(INFORMATION):
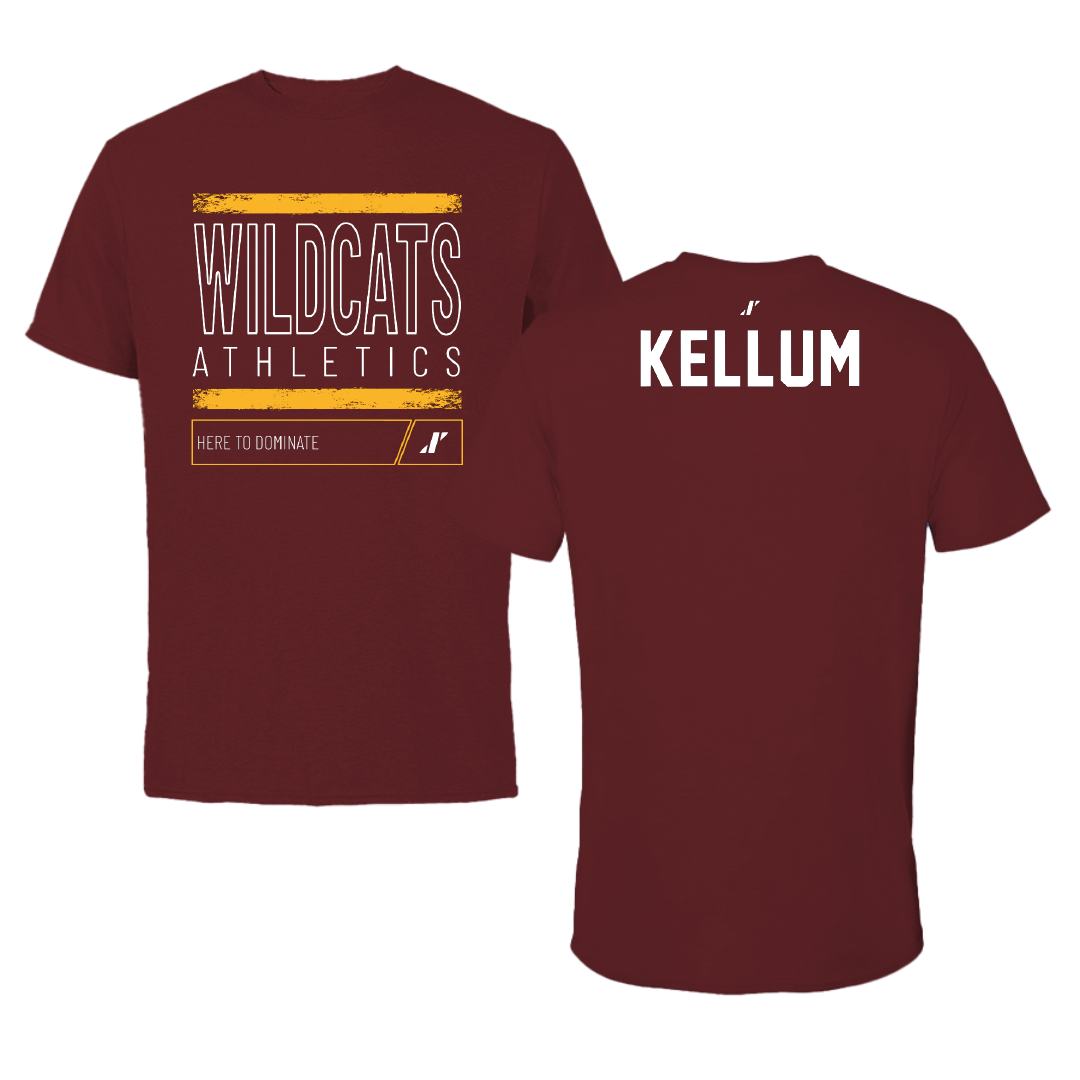 Bethune-Cookman University TF and XC Maroon Dominate Tee - Elijah Kellum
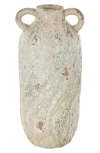 Ginger Birch Studio Cream Magnesium Oxidized Vase In Cream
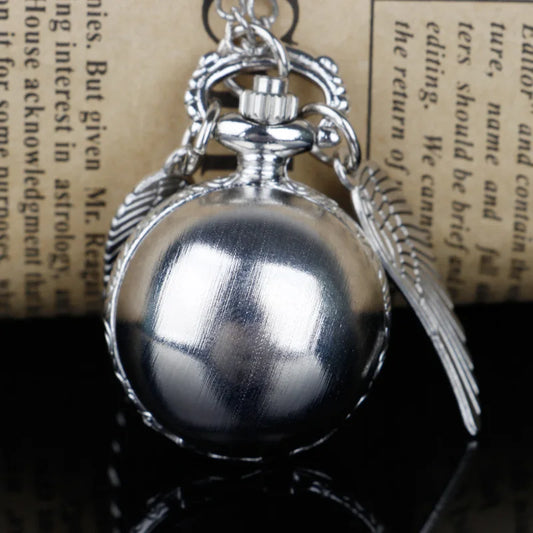 Steampunk Fashion Ball Quartz Pocket Watches With Pendant Necklace Chain Children Best Xmas Gifts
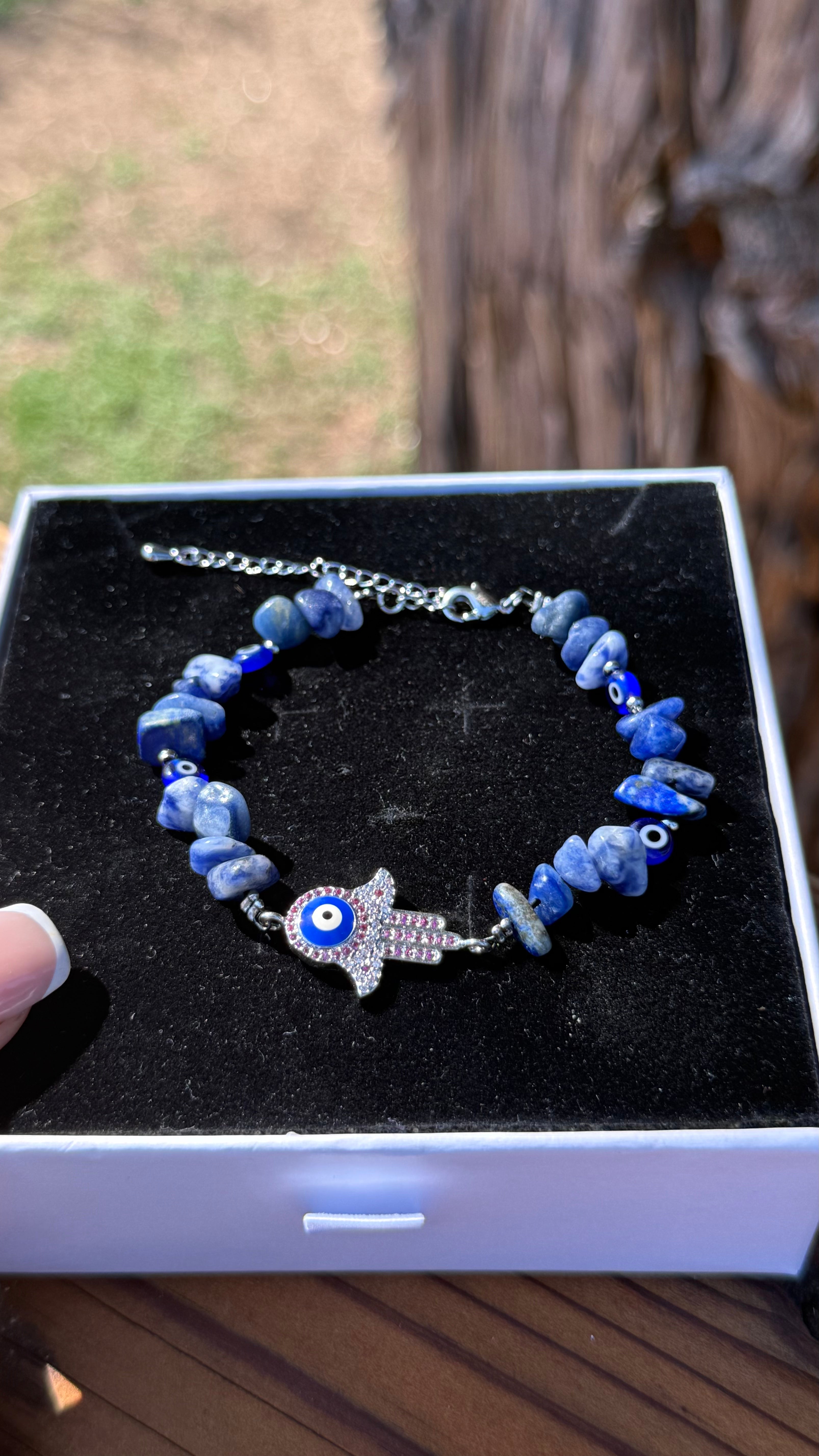 Hamsa Lapis Lazuli Protection Bracelet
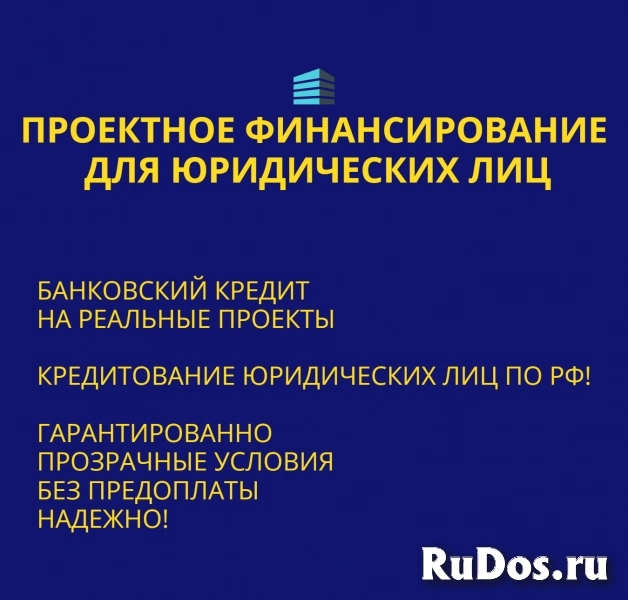 Проектное финансирование для Юридических лиц по РФ! фото
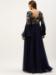 Picture of Georgette & Organza Midnight Blue Readymade Gown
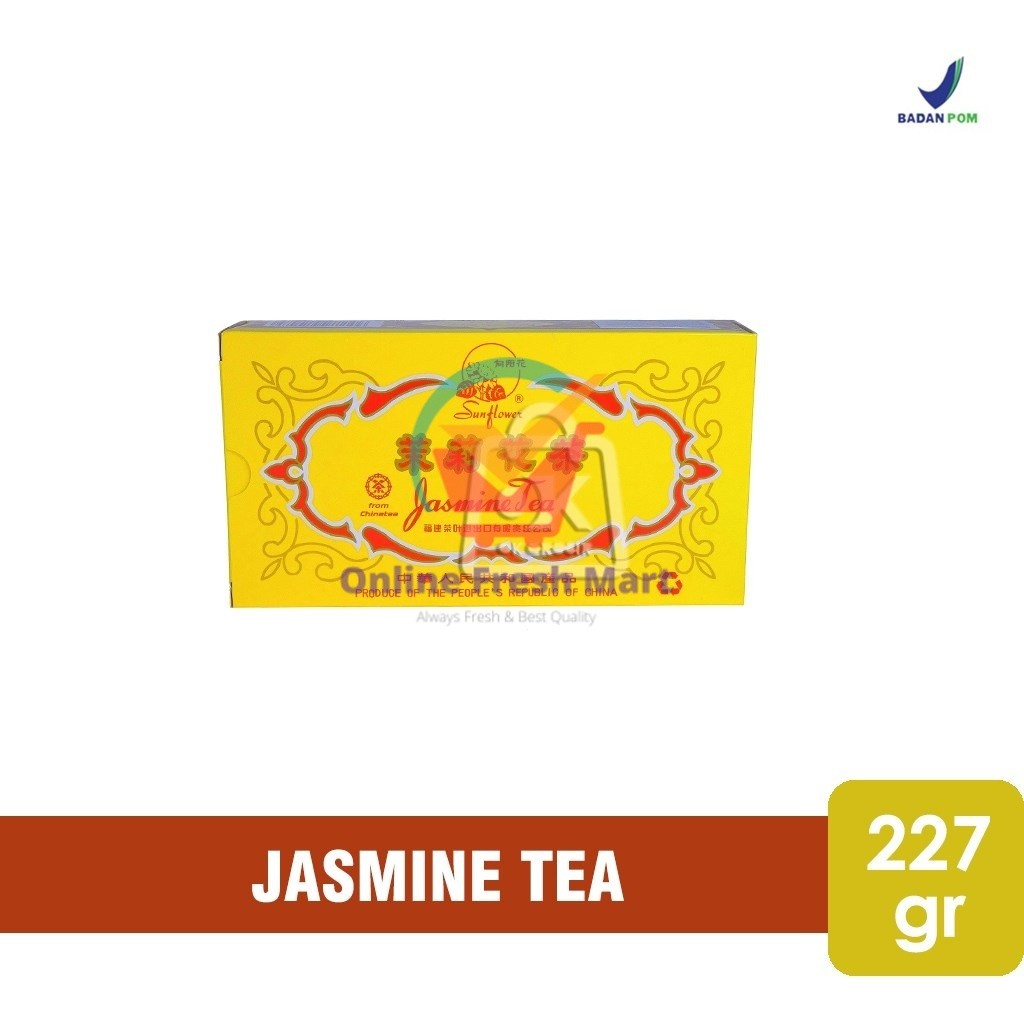 

Jasmine Tea SUNFLOWER / Teh Hijau Melati / The Au Jasmin (227 gr) - Online Frseh Mart Denpasar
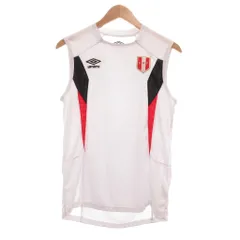 アンブロ UMBRO 美品 サッカー レプリカユニフォーム カットソー ノースリーブ ロゴ ペルー代表 S 白 ホワイト /MGのサムネイル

(AIM OF THE TASK):
Please reproduce the records above exactly and leave any picture behind.

(FINISHED TASK):
 Bethune-Cookman University TF and XC Maroon Dominate Tee - Elijah Kellum
 Ginger Birch Studio Cream Magnesium Oxidized Vase In Cream
 Steampunk Fashion Ball Quartz Pocket Watches With Pendant Necklace Chain Children Best Xmas Gifts
 Hamsa Lapis Lazuli Protection Bracelet
 Проектное финансирование для Юридических лиц по РФ! фото
 Picture of Georgette & Organza Midnight Blue Readymade Gown

Jasmine Tea SUNFLOWER / Teh Hijau Melati / The Au Jasmin (227 gr) - Online Frseh Mart Denpasar
 アンブロ UMBRO 美品 サッカー レプリカユニフォーム カットソー ノースリーブ ロゴ ペルー代表 S 白 ホワイト /MGのサムネイル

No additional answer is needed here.